The “Seat at the Table” exhibit is inspired by late Congresswoman Shirley Chisholm, the first African American woman elected to Congress in 1968. She acted as an advocate for female representation and racial diversity in government. WHS students had the opportunity to see handmade chairs that represent significant figures to explore the relationship between personal identity, cultural values and politics. 

During the trip, the students were able to see the exhibit, discuss the current impeachment and act out congressional situations. Receiving points for voting in accordance with what their state supported, students discovered that even a simple decision like a national ice cream sundae can take negotiations, compromise and multiple tries to pass a law despite complications such as presidential veto.

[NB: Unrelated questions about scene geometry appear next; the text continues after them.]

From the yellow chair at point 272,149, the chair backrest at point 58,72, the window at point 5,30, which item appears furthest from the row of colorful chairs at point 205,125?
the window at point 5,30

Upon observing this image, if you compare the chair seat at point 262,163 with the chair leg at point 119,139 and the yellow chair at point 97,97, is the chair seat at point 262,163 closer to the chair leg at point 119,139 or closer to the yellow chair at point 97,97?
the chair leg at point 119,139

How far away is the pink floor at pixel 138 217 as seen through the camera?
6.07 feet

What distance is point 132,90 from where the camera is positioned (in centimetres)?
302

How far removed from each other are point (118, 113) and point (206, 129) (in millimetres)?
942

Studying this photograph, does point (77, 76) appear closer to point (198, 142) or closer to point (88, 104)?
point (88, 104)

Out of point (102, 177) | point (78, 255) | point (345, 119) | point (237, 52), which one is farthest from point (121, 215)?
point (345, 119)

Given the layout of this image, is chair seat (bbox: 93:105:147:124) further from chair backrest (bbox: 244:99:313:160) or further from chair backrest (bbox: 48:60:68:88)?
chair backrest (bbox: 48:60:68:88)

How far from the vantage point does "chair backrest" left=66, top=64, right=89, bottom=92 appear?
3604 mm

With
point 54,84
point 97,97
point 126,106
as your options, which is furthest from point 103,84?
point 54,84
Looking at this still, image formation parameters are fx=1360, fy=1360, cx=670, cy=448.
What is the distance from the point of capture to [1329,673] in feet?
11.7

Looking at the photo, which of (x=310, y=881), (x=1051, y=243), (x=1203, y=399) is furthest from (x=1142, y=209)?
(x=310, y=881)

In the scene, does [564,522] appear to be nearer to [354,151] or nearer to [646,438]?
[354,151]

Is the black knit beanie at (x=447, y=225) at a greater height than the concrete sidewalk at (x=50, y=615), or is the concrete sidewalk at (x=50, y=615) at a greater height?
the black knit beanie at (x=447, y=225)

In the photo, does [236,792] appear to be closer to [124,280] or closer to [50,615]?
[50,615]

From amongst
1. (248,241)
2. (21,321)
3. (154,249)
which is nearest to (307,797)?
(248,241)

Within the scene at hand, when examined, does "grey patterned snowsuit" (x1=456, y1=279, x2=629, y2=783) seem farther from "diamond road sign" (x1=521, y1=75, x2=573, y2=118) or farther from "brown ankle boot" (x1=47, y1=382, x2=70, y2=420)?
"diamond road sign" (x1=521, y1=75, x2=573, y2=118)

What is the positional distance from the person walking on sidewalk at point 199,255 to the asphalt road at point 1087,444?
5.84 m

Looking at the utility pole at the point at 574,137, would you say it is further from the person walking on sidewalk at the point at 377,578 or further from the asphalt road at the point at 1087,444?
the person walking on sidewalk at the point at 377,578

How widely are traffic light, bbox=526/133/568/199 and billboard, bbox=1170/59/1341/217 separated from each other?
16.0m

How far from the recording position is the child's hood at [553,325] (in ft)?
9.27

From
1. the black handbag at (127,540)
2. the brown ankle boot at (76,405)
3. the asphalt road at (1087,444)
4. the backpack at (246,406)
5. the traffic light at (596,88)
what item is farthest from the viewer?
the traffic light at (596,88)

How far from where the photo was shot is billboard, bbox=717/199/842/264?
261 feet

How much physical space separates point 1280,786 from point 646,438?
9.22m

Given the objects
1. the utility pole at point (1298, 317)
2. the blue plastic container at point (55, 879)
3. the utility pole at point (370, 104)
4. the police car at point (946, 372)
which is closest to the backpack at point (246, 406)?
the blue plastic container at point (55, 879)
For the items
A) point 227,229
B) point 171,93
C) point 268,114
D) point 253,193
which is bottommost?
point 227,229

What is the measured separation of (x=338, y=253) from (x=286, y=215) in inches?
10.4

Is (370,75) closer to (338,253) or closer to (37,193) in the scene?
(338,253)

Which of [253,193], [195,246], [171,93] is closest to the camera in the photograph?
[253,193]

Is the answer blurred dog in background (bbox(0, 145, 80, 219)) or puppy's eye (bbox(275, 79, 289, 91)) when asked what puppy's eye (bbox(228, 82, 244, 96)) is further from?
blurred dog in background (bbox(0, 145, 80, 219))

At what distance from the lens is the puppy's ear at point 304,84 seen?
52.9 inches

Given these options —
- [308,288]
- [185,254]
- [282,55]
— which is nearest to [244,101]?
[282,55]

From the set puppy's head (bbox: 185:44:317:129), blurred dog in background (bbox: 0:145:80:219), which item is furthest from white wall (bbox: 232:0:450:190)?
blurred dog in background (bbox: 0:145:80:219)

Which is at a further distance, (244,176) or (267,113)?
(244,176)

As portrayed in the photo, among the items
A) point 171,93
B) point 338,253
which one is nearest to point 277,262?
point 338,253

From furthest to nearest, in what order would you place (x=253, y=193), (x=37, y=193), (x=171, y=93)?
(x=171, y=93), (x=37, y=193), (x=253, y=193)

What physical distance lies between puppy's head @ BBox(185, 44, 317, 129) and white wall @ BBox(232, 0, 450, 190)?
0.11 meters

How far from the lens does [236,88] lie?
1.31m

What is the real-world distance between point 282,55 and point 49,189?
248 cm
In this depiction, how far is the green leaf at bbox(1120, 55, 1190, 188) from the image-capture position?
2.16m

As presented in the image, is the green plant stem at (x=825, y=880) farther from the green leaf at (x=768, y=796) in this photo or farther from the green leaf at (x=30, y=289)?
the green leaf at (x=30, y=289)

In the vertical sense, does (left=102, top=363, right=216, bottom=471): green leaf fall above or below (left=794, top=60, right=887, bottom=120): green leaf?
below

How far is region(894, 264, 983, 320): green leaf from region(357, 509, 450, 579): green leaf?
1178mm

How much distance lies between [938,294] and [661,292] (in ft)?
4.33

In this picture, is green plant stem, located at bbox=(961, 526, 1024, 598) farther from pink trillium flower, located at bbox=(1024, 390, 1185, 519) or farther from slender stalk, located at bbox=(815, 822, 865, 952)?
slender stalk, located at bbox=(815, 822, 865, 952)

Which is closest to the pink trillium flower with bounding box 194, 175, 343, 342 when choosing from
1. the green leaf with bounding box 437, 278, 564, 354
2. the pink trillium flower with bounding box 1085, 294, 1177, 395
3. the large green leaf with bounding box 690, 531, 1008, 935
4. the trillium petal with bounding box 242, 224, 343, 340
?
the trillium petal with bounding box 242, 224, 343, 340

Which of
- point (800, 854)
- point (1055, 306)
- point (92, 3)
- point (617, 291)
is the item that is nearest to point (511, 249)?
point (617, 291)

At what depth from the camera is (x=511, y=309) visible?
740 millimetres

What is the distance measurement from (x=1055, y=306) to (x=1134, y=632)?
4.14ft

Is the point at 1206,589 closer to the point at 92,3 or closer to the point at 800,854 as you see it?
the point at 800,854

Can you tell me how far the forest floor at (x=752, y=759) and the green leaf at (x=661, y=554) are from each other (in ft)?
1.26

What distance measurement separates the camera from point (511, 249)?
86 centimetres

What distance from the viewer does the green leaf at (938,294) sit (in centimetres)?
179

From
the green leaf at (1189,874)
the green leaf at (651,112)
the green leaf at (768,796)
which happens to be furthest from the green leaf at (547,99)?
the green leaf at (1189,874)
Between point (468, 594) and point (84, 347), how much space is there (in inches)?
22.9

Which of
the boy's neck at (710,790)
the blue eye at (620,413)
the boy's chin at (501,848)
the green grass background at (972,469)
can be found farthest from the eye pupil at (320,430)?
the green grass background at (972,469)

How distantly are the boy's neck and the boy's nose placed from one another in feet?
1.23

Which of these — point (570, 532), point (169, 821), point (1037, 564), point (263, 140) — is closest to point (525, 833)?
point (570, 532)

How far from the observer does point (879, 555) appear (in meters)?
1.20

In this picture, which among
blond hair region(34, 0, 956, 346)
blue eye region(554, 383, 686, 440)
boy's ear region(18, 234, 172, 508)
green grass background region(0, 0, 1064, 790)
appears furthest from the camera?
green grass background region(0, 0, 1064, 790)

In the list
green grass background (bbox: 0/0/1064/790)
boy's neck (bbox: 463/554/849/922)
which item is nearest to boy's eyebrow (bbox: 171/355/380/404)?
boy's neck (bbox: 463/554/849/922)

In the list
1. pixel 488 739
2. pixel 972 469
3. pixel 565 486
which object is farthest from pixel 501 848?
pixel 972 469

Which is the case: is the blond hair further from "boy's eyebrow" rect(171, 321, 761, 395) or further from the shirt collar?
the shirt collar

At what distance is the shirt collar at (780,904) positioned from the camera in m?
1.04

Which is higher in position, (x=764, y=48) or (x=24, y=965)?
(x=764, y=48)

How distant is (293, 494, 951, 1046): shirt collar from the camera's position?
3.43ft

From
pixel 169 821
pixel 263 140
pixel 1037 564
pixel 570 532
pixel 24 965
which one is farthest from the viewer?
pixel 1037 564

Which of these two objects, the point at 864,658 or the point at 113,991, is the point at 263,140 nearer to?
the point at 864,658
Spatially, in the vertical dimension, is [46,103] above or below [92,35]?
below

“We as senators voted on toppings such as peanut butter cups and gummy bears. In the simulation, the House voted on raisins and orange slices. The compromise ended up being peanut butter cups and orange slices, which the President vetoed, probably because that would be disgusting. We then repeated the simulation in order to try to pass the law,” senior Lindsay Navick said. “Overall the simulation showed how laws were made, but also how you can’t always get exactly what you want, but can come to a compromise.”

This field trip built upon the curriculum the students are learning in class with teacher Samantha Rafferty. Students used this opportunity to further their awareness about politics in the country, so they can understand the issues and vote when they turn 18 for their own representatives. They looked into what the Constitution says on impeachment, the process that must happen and the reasoning for it. Then, they voted on impeachment themselves. Their recreation of Congress gave insight to how laws get passed in real life. 

“The biggest takeaway from the trip was how complex lawmaking was. I am still not a fan of the partisan way politics are performed today. However, I did gain a greater understanding for the way politics are intended to be run. It is important that we pay attention to what is going on around us so that we are able to prevent issues from arising or stop them from continuing sooner rather than later,” Navick said.